I want to both delete the R-matches from the text, and see what they actually contain. Currently, I do this like:

import re
ab_re = re.compile("[ab]")
text="abcdedfe falijbijie bbbb laifsjelifjl"
ab_re.findall(text)
# ['a', 'b', 'a', 'b', 'b', 'b', 'b', 'b', 'a']
ab_re.sub('',text)
# 'cdedfe flijijie  lifsjelifjl'

This runs the regex twice, near as I can tell. Is there a technique to do it all on pass, perhaps using re.split? It seems like with split based solutions I'd need to do the regex at least twice as well.

Deestan · Accepted Answer

import re

r = re.compile("[ab]")
text = "abcdedfe falijbijie bbbb laifsjelifjl"

matches = []
replaced = []
pos = 0
for m in r.finditer(text):
    matches.append(m.group(0))
    replaced.append(text[pos:m.start()])
    pos = m.end()
replaced.append(text[pos:])

print matches
print ''.join(replaced)

Outputs:

['a', 'b', 'a', 'b', 'b', 'b', 'b', 'b', 'a']
cdedfe flijijie  lifsjelifjl

Jon Cage · Answer

What about this:

import re

text = "abcdedfe falijbijie bbbb laifsjelifjl"
matches = []

ab_re = re.compile( "[ab]" )

def verboseTest( m ):
    matches.append( m.group(0) )
    return ''

textWithoutMatches = ab_re.sub( verboseTest, text )

print matches
# ['a', 'b', 'a', 'b', 'b', 'b', 'b', 'b', 'a']
print textWithoutMatches
# cdedfe flijijie  lifsjelifjl

The 'repl' argument of the re.sub function can be a function so you can report or save the matches from there and whatever the function returns is what 'sub' will substitute.

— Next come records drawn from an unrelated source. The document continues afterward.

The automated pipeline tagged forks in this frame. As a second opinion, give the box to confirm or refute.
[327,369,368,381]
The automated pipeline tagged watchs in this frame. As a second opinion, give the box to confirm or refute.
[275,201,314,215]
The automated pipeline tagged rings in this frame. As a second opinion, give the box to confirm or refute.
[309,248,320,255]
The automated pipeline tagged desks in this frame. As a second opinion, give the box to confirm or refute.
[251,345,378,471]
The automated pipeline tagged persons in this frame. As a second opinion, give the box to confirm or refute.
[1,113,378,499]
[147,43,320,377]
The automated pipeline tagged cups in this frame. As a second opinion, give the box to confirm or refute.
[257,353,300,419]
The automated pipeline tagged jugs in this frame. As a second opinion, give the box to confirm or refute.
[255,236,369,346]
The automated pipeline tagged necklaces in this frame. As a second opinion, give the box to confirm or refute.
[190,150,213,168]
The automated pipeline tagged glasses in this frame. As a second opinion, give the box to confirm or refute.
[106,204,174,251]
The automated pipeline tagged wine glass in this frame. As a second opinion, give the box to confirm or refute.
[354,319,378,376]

The function could easily be modified to do a lot more too! Check out the re module documentation on docs.python.org for more information on what else is possible.

Gregg Lind · Answer

My revised answer, using re.split(), which does things in one regex pass:

import re
text="abcdedfe falijbijie bbbb laifsjelifjl"
ab_re = re.compile("([ab])")
tokens = ab_re.split(text)
non_matches = tokens[0::2]
matches = tokens[1::2]

(edit: here is a complete function version)

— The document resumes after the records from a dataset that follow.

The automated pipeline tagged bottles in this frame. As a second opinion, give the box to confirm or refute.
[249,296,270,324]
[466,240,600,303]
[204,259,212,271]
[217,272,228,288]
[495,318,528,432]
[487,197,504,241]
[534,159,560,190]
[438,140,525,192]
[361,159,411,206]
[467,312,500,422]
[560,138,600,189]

def split_matches(text,compiled_re):
    ''' given  a compiled re, split a text 
    into matching and nonmatching sections
    returns m, n_m, two lists
    '''
    tokens = compiled_re.split(text)
    matches = tokens[1::2]
    non_matches = tokens[0::2]
    return matches,non_matches

m,nm = split_matches(text,ab_re)
''.join(nm) # equivalent to ab_re.sub('',text)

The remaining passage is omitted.